{monday muse: martha stewart...}


first, the details: martha stewart - lifestyle guru - "was born martha kostyra on august 3, 1941, in new jersey. the second of six children, stewart grew up in nutley, new jersey, a working-class community near new york city." [1] stewart attended barnard college and yale law school, and later worked as a stockbroker on wall street. in 1972, stewart moved to westport, connecticut along with her husband and daughter. after restoring a 19th century farmhouse, stewart "trained herself from julia child's mastering the art of french cooking and started a catering business…within a decade, martha stewart, inc., had grown into a $1 million business." [2]

i think it's safe to say that martha started it all, which is to say that she made homemaking chic. she elevated all the things you do in a home - crafting, entertaining, cleaning, organizing, cooking - and took it to the next level. have you ever planned a party or made something by hand only to be complimented with, "look at you, martha stewart!" you know all too well that you've just been paid the highest compliment. it means you took the time to notice the details, to meticulously work out the flaws, to select a color palette that ties all the details together, to make the seemingly ordinary extraordinary, and, most important, enjoyed yourself. 



i wanted to write this monday muse on martha stewart because she has been the inspiration behind so many of my creative endeavors, most notably a stationery business back in 2007. she inspired me to create a business based on my strengths and passions. think of the countless professional lifestyle gurus that exist today, would they be here without martha's blazing trail? as i did research for this piece, i was hoping to find some kind of article that sang martha's praises. i hoped that someone had written an inspiring piece that articulated how martha opened the doors of possibilities for them. perhaps i didn't exhaust my search. most of the articles were very formal and about her many businesses. of course, we all remember martha's insider trading and imprisonment debacle back in 2004. (i found plenty of articles on that sensation.)

whatever you may think or feel about martha stewart, you have to give her credit for all that she has accomplished with her brand, and as a entrepreneurial woman. martha is a woman who blogs, tweets, oversees "two magazines, a checkout-size recipe publication, a popular cable television show, a syndicated newspaper column, a series of how-to books, a radio show, an Internet site, and $763 million in annual retail sales." [3] i also learned that martha is an insomniac and gets less than four hours of sleep per night! she is living proof that finding that thing you're good at - that thing that passionately fuels you - is where you'll find your greatness. "build your business success around something that you love - something that is inherently and endlessly interesting to you." [4] this sweet spot is where you'll find your life's work and what you have to offer the world.
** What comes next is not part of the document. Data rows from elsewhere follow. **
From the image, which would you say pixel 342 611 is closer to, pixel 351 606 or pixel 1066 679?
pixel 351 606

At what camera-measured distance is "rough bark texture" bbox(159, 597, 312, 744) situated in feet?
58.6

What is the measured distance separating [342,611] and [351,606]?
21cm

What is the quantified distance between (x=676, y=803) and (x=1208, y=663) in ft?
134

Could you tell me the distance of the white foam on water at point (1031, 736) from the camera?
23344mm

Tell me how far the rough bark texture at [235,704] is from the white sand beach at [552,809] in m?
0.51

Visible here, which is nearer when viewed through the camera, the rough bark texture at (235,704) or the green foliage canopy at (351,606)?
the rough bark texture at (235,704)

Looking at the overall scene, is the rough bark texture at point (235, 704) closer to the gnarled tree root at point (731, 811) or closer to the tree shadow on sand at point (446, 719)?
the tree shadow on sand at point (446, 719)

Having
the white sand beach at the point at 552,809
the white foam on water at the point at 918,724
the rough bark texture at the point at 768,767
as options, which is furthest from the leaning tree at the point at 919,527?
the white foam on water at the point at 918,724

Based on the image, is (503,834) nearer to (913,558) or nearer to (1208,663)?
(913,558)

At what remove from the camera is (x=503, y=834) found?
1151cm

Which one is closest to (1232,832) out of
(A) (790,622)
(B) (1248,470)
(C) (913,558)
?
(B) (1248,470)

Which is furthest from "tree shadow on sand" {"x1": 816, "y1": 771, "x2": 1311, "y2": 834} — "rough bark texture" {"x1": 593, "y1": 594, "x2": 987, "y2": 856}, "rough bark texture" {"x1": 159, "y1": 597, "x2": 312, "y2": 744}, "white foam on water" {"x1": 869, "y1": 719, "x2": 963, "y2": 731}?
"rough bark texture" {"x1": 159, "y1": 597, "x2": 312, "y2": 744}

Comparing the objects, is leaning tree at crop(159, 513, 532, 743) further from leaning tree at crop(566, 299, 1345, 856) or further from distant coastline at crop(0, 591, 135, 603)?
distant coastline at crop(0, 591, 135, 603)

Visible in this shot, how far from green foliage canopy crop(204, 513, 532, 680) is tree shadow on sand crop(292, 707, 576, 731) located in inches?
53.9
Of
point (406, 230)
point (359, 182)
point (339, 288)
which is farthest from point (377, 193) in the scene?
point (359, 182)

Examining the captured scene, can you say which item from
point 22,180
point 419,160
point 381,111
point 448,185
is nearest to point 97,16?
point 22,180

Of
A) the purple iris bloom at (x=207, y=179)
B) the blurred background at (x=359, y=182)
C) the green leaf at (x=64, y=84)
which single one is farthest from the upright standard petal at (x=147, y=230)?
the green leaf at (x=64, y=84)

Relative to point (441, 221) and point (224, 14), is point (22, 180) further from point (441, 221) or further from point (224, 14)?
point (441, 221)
this post got me thinking, if you could work and learn from any entrepreneur, who would be on your list? who would you love to have as a mentor?


quote source: [1] & [2] & [3] martha stewart biography / in layout & [4] the martha rules by martha stewart
image source: nautical table setting / martha's kitchen / bouquet / young martha modeling in the 60's via styleite / wood bead necklaces


43 Send Me Your Thoughts:

  1. Really beautiful post, T. I'll gladly admit to loving and being inspired by Martha. Drive me crazy though she may, I can't help but admiring all that she has accomplished and being inspired by it. What inspires me the post about this post though are your questions on mentorship. Neel and I just had the best discussion on mentorship. He went to a medical school grand round talk on mentorship last week that he said was wonderful. It was on the history of mentors (I'll check with him on the lineage) and how important it is to have one. Neel has had great mentors throughout his career and is casting about for a new one. I haven't been as lucky, especially lately, and I'd like one of my own. Care to apply? ;)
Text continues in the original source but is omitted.